Prompt 1:
Answer these questions on the urea production excerpt:
(a) What stripping gas is generally used in the stripper?
(b) In the DSM carbon dioxide stripping process, what driving fluid does the ejector use?
(c) In the process of WO 00/00466, about what share of the carbon dioxide feed is still sent directly to the reactor?

Extract:
According to the stripping technology, the majority of the unconverted ammonium carbamate is decomposed and the majority of

the excess ammonia is removed at pressures nearly the same as the pressure in the synthesis reactor.

This decomposition and removal occurs in the stripper installed downstream of the synthesis reactor. Although thermal stripping alone may be used, more typically, the reaction mixture comprising urea, carbamate and free ammonia in aqueous solution is fed into the stripper and a stripping gas, generally carbon dioxide, is also used to decompose the ammonium carbamate and remove the majority of the carbon dioxide and ammonia from the solution.

The gas stream coming from the stripper comprises mainly ammonia and carbon dioxide and is typically fed into a carbamate condenser operatingat or near the synthesis pressure to produce an ammonium carbamate solution that can be fed back into the synthesis reactor.

A configuration for a urea production plant, which employs the stripping process with carbon dioxide is referred to as the DSM carbon dioxide stripping process and is described in WO 00/00466.

In this process, illustrated schematically in the annexed figure 1, the vapor stream coming from the stripper is totally condensed in a carbamate submerged condenser and an ejector with liquid ammonia as driving fluid is used for recycling to the reactor the carbamate aqueous solution leaving the carbamate condenser.

In this way, it is possible to place all of the apparatus of the isobaric loop namely, the synthesis reactor, condenser and the stripper at the ground level (horizontal layout) reducing the investment costs and making easier the construction, maintenance and operation of the plant.

However, according to the above process, a substantial portion of the carbon dioxide feed needs to be directly sent to the reactor to secure the reactor thermal balance, instead of being first sent to the stripper as stripping gas.

This significantly reduces the stripping efficiency leaving higher residual content of unreacted ammonia and carbon dioxide in the stripped urea solution to be processed in the urea recovery section with ensuing higher investment and operating costs.

In order to reduce the above drawback, it has been proposed to produce most of urea in the condenser adapting the latter to be a "condenser-reactor"and consequently reducing the amount of the carbon dioxide feed to be sent to the reactor to secure the thermal balance.

However, a condenser-reactor is an apparatus technically

complicated to be manufactured and operated and involves higher operation and maintenance costs than a conventional condenser.

Furthermore, although according to the process of WO 00/00466 most of urea is formed in the condenser (see examples), suggesting that a condenser-reactor is employed, a substantial part of the carbon dioxide feed (about 21%) is still sent directly to the reactor.

A similar configuration for a urea production plant is also disclosed in US 5,936,122 (Toyo process), which suggests the possibility of sending part of the carbon feed directly to the reactor and, at the same time, to produce the majority of the urea in a high-pressure condenser- reactor.

Disclosure of Invention The technical problem underlying the present invention is that of providing a process for urea production, which achieves a high conversion yield and, at the same time, would be technically simple to implement and would involve low investment, maintenance and operating costs.

In accordance with the present invention, this problem is solved by a process of the above mentioned type, which is characterized in that it comprises the additional steps of : -subjecting at least part of said second portion of carbamate in aqueous solution obtained in said urea recovery section to a treatment of partial decomposition to obtain a second flow comprising ammonia and carbon dioxide in vapor phase and a flow comprising residual carbamate in aqueous solution, -recycling at least part of said second flow comprising ammonia and carbon dioxide in vapor phase to said reaction space and/or using at least part of said second flow comprising ammonia and carbon dioxide in vapor phase for the stripping treatment of said reaction mixture comprising urea, carbamate and free ammonia in aqueous solution.

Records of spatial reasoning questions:
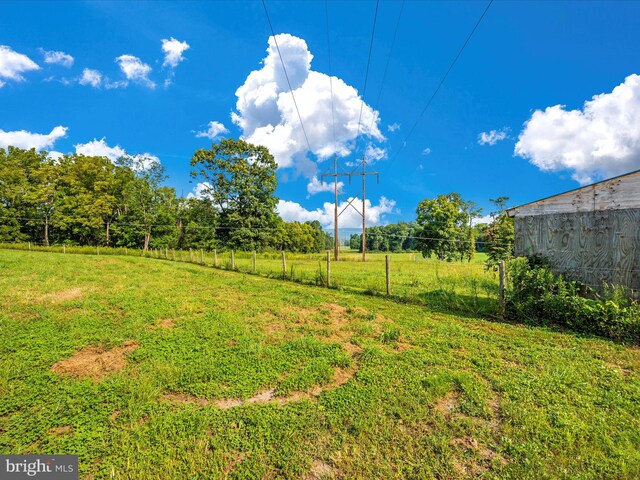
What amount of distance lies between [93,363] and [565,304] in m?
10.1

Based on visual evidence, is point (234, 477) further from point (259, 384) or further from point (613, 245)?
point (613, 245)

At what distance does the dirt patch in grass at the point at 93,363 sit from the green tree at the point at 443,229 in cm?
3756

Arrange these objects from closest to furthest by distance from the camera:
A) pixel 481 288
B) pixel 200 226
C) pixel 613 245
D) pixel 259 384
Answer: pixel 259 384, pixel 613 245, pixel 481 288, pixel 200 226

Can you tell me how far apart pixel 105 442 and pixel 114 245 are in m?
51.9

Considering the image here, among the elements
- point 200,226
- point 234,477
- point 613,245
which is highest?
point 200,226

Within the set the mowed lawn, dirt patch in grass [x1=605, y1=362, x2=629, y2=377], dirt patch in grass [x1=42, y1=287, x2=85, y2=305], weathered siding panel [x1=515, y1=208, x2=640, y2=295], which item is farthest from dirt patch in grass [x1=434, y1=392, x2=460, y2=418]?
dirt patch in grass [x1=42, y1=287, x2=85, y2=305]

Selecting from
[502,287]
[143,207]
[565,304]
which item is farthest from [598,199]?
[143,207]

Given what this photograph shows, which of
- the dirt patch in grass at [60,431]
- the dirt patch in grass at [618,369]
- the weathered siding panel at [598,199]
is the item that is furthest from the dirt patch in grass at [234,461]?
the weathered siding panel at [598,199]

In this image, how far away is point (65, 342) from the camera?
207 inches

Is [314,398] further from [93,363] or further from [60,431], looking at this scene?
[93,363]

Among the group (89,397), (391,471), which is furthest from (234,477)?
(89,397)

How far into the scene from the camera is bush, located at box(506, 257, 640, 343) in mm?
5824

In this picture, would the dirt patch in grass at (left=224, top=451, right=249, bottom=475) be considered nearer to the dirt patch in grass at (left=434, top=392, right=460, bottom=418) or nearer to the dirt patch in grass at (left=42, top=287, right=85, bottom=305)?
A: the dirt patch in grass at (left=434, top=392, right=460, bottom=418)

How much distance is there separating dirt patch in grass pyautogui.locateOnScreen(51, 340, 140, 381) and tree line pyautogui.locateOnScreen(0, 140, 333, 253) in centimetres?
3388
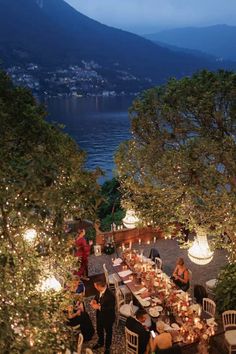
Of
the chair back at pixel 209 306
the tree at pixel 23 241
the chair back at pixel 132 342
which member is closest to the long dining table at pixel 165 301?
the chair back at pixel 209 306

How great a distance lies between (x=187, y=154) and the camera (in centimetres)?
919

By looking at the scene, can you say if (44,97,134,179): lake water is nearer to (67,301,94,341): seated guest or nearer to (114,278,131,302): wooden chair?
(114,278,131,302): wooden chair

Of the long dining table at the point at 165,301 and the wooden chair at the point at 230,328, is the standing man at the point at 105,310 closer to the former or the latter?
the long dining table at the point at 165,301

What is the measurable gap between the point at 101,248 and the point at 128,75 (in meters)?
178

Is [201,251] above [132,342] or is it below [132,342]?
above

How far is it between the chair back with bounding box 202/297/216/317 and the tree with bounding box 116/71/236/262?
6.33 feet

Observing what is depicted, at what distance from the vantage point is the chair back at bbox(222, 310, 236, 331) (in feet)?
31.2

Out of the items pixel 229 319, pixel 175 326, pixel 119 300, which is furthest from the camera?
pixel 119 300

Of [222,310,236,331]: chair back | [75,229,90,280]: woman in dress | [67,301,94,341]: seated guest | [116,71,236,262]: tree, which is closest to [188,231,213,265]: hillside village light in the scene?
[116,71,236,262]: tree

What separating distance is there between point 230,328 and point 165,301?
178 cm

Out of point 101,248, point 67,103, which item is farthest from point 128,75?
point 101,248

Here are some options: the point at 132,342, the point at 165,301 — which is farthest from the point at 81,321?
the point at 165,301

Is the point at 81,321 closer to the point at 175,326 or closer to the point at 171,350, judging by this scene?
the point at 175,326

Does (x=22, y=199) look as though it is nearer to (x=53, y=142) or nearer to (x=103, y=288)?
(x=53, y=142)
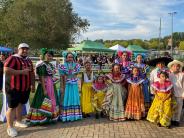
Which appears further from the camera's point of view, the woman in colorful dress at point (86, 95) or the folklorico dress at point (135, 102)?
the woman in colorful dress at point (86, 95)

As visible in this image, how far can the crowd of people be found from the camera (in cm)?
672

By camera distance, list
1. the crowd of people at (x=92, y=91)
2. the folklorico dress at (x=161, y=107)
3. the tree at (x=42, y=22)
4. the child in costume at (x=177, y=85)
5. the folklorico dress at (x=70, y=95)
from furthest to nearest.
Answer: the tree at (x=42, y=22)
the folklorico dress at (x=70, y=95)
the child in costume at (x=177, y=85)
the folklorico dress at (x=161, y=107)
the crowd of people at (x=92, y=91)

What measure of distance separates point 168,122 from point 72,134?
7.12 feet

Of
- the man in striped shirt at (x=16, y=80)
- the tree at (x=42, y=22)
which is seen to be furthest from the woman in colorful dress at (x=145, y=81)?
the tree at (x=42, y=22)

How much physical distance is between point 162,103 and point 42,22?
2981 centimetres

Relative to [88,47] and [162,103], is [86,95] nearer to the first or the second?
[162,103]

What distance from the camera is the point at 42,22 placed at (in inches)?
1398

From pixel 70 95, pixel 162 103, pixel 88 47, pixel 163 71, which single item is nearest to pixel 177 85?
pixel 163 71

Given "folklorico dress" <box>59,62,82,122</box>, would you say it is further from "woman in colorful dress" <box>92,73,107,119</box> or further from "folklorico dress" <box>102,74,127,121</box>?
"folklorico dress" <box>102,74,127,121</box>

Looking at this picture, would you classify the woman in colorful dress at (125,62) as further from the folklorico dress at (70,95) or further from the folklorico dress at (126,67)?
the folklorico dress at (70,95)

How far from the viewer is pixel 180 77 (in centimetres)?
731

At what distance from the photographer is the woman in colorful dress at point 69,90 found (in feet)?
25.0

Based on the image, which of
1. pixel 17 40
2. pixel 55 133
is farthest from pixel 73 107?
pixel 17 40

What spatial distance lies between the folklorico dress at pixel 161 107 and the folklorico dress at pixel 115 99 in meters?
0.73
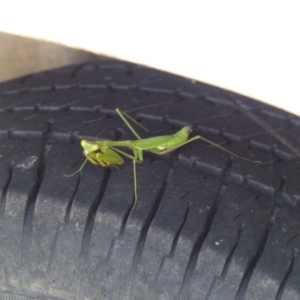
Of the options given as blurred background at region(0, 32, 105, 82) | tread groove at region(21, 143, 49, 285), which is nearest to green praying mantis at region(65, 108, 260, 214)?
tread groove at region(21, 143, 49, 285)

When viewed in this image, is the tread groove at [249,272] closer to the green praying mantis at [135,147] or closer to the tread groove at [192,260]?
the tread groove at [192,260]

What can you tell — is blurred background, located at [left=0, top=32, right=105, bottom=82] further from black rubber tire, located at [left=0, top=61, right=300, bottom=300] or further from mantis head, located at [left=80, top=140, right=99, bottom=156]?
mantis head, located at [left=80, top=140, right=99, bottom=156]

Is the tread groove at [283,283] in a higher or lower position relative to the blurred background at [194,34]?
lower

Prompt 2: Reproduce the entries verbatim, everything from the line containing "What distance from the camera" down through the last entry, with both ends included and the pictures left out.

Result 1:
(a) Carbon dioxide.
(b) Liquid ammonia.
(c) About 21%.

Result 2:
What distance from the camera is the point at 42,22 placed at (in inches)?
1398

From pixel 70 95, pixel 162 103, pixel 88 47, pixel 163 71, which single item is nearest to pixel 177 85?
pixel 163 71

Given "folklorico dress" <box>59,62,82,122</box>, would you say it is further from "woman in colorful dress" <box>92,73,107,119</box> or further from "folklorico dress" <box>102,74,127,121</box>?
"folklorico dress" <box>102,74,127,121</box>

Looking at this picture, would you classify the woman in colorful dress at (125,62) as further from the folklorico dress at (70,95) or further from the folklorico dress at (126,67)?
the folklorico dress at (70,95)

How far from the viewer is pixel 180 77 (in centimetres)?
731

At what distance from the photographer is the woman in colorful dress at point 69,90 found (in feet)?
25.0

Based on the image, which of
1. pixel 17 40
2. pixel 55 133
is farthest from pixel 73 107?
pixel 17 40

What spatial distance lies between the folklorico dress at pixel 161 107 and the folklorico dress at pixel 115 99 in meters?
0.73
Of the options given as blurred background at region(0, 32, 105, 82) | tread groove at region(21, 143, 49, 285), which is nearest to green praying mantis at region(65, 108, 260, 214)?
tread groove at region(21, 143, 49, 285)

When viewed in this image, is the tread groove at [249,272] closer to the green praying mantis at [135,147] or closer to the tread groove at [192,260]?
the tread groove at [192,260]

What can you tell — is blurred background, located at [left=0, top=32, right=105, bottom=82] further from black rubber tire, located at [left=0, top=61, right=300, bottom=300] or further from mantis head, located at [left=80, top=140, right=99, bottom=156]?
mantis head, located at [left=80, top=140, right=99, bottom=156]

Is the tread groove at [283,283] in a higher or lower position relative to the blurred background at [194,34]?
lower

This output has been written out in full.